Cela aide bien aussi que la selle soit confortable; Harley conçoit des selles confortables de type tracteur et le confort en ville n’a jamais été un problème. Avec une hauteur de selle de 698 mm, la Rocker semblait disparaitre sous son pilote. Le seul inconvénient du siège était sur l’autoroute, où en roulant à 130 km/h, nous avions l’impression que nous allions partir au vent. Les repose-pieds avant sont également placés plus haut que la normale; bien qu’ils offrent un petit avantage pour la garde au sol, ils contribuent aussi à exposer le pilote au vent.

Pour la majorité des pilotes, le sujet des béquilles de Harley ne serait jamais soulevé, mais pour l’un des essayeurs de MJ c’était un défi.
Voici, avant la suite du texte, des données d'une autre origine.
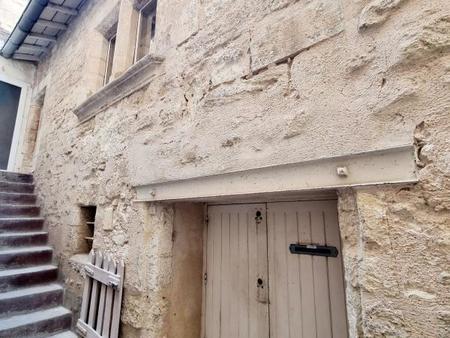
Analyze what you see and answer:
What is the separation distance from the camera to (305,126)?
3.79 feet

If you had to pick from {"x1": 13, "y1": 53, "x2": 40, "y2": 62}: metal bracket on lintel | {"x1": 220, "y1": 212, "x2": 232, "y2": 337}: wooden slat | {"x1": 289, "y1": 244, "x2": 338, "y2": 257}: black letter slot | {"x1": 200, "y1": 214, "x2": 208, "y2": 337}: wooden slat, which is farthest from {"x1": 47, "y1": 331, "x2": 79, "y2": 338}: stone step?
{"x1": 13, "y1": 53, "x2": 40, "y2": 62}: metal bracket on lintel

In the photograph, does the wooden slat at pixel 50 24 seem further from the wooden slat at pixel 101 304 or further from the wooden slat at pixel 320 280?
the wooden slat at pixel 320 280

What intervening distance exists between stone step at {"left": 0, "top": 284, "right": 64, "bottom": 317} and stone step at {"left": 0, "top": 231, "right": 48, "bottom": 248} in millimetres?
816

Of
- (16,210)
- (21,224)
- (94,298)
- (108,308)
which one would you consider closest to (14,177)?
(16,210)

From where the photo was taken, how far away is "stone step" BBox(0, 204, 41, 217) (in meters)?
3.89

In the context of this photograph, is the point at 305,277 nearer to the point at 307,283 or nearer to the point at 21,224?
the point at 307,283

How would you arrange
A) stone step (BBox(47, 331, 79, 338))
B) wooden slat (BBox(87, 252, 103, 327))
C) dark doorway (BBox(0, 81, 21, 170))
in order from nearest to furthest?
wooden slat (BBox(87, 252, 103, 327)) → stone step (BBox(47, 331, 79, 338)) → dark doorway (BBox(0, 81, 21, 170))

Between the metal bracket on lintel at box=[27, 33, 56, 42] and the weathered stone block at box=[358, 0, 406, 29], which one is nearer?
the weathered stone block at box=[358, 0, 406, 29]

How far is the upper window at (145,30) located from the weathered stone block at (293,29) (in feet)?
6.08

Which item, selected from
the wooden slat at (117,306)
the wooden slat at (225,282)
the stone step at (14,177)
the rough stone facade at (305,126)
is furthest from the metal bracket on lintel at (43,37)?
the wooden slat at (225,282)

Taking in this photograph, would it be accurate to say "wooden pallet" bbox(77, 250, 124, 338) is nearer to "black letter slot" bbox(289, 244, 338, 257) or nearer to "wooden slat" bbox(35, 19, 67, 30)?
"black letter slot" bbox(289, 244, 338, 257)

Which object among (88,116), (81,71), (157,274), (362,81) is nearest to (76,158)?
(88,116)

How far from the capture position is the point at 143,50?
2.88 meters

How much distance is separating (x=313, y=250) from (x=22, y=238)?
4.00 m
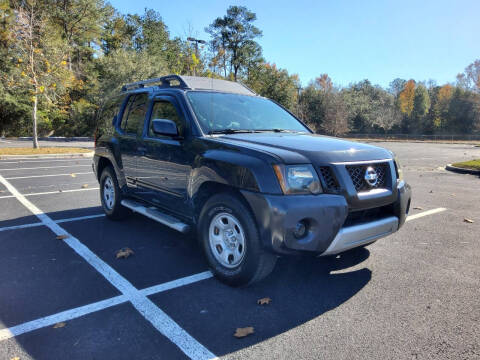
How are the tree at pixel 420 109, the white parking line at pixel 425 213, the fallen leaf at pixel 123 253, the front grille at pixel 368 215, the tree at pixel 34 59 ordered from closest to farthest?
1. the front grille at pixel 368 215
2. the fallen leaf at pixel 123 253
3. the white parking line at pixel 425 213
4. the tree at pixel 34 59
5. the tree at pixel 420 109

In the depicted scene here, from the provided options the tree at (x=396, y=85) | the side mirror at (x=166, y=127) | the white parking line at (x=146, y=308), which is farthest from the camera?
the tree at (x=396, y=85)

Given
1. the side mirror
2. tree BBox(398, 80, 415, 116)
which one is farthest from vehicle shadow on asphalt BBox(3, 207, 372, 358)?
tree BBox(398, 80, 415, 116)

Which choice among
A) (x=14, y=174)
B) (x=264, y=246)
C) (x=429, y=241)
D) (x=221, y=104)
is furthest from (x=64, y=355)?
(x=14, y=174)

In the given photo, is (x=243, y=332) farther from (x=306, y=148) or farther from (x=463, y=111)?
(x=463, y=111)

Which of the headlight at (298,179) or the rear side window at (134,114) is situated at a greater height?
the rear side window at (134,114)

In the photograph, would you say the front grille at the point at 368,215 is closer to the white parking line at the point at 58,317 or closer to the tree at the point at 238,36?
the white parking line at the point at 58,317

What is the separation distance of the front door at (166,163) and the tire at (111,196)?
2.71 ft

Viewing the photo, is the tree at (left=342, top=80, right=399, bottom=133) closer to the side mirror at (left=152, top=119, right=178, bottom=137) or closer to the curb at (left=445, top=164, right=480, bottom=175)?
the curb at (left=445, top=164, right=480, bottom=175)

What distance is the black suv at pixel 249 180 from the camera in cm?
291

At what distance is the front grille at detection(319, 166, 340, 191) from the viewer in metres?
3.03

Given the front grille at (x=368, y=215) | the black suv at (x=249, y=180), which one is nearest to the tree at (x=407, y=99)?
the black suv at (x=249, y=180)

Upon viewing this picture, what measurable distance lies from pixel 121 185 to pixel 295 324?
349 cm

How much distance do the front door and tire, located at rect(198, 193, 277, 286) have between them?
52 centimetres

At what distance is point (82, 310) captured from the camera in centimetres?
294
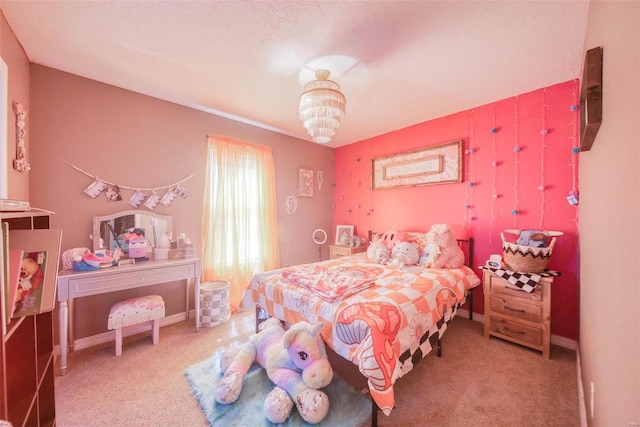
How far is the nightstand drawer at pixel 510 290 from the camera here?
2197 mm

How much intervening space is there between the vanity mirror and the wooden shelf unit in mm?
1292

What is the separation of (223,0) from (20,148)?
6.32ft

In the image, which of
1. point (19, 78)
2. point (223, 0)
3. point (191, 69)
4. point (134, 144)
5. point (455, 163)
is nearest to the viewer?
point (223, 0)

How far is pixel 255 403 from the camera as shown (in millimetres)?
1639

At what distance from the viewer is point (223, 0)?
1481 mm

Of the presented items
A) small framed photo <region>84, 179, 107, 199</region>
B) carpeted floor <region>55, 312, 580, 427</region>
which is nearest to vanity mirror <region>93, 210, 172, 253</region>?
small framed photo <region>84, 179, 107, 199</region>

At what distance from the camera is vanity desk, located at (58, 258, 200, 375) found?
6.42 ft

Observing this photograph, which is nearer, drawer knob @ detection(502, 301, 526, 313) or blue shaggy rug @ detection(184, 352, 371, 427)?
blue shaggy rug @ detection(184, 352, 371, 427)

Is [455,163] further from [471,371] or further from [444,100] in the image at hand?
[471,371]

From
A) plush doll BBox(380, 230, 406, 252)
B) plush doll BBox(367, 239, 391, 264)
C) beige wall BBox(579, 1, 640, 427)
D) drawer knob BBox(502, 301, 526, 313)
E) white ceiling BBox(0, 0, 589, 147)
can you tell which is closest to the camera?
beige wall BBox(579, 1, 640, 427)

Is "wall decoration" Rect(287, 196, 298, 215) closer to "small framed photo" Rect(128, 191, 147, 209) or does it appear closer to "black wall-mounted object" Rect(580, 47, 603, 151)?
"small framed photo" Rect(128, 191, 147, 209)

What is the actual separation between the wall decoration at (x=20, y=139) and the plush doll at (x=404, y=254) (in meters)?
3.38

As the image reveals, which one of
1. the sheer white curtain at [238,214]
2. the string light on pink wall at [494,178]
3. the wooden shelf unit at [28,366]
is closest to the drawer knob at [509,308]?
the string light on pink wall at [494,178]

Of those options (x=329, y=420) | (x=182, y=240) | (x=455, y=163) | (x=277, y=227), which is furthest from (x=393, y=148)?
(x=329, y=420)
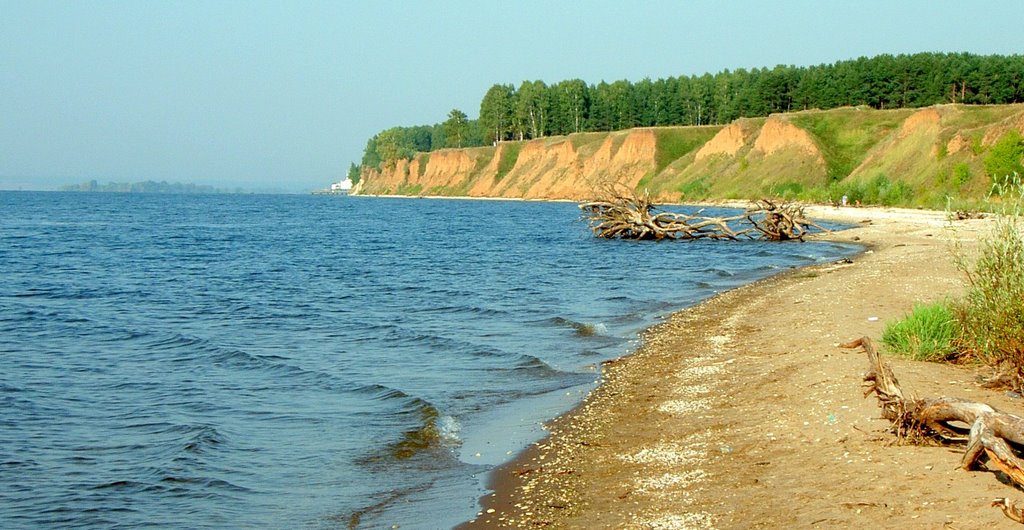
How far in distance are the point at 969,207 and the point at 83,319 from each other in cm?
4588

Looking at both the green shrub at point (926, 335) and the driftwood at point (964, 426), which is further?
the green shrub at point (926, 335)

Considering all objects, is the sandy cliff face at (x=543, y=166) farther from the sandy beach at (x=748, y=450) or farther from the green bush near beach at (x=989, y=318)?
the green bush near beach at (x=989, y=318)

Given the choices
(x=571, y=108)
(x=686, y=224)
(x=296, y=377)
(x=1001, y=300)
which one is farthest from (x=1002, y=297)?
(x=571, y=108)

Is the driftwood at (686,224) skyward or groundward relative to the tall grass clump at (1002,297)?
groundward

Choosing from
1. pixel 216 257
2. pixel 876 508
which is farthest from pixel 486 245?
pixel 876 508

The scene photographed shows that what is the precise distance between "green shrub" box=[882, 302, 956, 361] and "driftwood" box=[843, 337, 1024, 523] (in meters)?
2.92

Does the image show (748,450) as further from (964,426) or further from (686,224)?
(686,224)

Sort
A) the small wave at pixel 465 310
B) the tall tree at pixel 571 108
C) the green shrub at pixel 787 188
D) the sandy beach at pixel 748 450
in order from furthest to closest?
the tall tree at pixel 571 108 → the green shrub at pixel 787 188 → the small wave at pixel 465 310 → the sandy beach at pixel 748 450

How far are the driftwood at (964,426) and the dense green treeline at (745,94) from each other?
11585 cm

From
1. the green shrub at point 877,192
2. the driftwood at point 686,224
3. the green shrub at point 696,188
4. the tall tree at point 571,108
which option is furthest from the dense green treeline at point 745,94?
the driftwood at point 686,224

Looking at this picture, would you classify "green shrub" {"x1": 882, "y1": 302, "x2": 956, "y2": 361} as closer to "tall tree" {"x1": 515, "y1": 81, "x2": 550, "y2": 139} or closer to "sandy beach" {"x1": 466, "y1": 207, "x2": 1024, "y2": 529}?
"sandy beach" {"x1": 466, "y1": 207, "x2": 1024, "y2": 529}

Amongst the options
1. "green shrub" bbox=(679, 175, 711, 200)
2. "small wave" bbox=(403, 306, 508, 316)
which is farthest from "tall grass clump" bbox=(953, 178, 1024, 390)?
"green shrub" bbox=(679, 175, 711, 200)

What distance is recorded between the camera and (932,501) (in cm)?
711

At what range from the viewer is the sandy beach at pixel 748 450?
7.39 metres
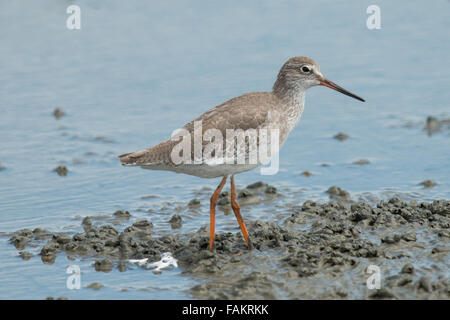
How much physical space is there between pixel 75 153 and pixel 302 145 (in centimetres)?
367

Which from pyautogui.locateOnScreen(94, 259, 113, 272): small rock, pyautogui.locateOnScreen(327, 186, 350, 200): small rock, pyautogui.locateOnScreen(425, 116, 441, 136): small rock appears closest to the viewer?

Lorsque la béquille est baissée, un morceau de métal se loge dans un compartiment sur le haut de la béquille, ce qui empêche la moto de rouler et tomber de sa béquille. Le hic, comme un essayeur a pu le constater, c’est que le système a beaucoup de jeu, ce qui fait que la moto bouge quand le système est enclenché. Le problème de notre essayeur est qu’il avait une peur bleue d’endommager une moto de 25 000 $, et n’arrivait donc pas à se résigner à lâcher le guidon avant d’être complètement certain que la moto n’allait pas tomber. Le fait que la béquille n’ait pas de système de sécurité qui empêche d’engager un rapport pendant qu’elle est encore déployée est un autre sujet.

Pour différentes raisons, nos pilotes se sont tous plaints des commandes de clignotants. Un essayeur trouvait que l’utilisation du pouce sur la main qui tient l’accélérateur pour indiquer un virage à droite lui faisait couper les gaz. L’autre n’avait pas de problème avec leur localisation mais avec la manière dont ils fonctionnent. Les boutons mous ne donnaient pas d’indication claire concernant leur mis en marche et obligeaient le piloter à vérifier visuellement que le clignotant avait bien était mis en fonction. Puisque le bureau des plaintes est ouvert, poursuivons : les rétroviseurs étaient du type demi-vue; la moitié de la vue était la route et l’autre moitié le bras du pilote. Le compteur de vitesse, également monté sur le réservoir, était orienté vers l’entre-jambes du pilote, pour des raisons que nous ne comprenons toujours pas. Mais au sommet de la liste des plaintes figure la clé du contacteur. La clé en forme de tonneau ressemble à celle des antivols de vélo, et elle est très difficile à prendre, mais l’ennui, c’est que quand le contacteur est en position off elle tombe sur le sol à moins que vous ne soyez prêt à la rattraper.

Souhaitant rendre possible le transport d’un passager même sur un design épuré, Harley a placé une selle repliable. En basculant le siège du pilote vers l’avant, il est possible de déplier un support, qui peut ensuite recevoir un siège passager (rangé dans une poche en dessous du siège conducteur) qui se monte sur ce support. Même si ce siège de la grandeur d’un timbre-poste serait plutôt adapté à un super modèle, il a pu accommoder seulement très provisoirement Uwe Wachtendorf qui devrait, dit-il, changer complètement de style de vie pour pouvoir s’y habituer…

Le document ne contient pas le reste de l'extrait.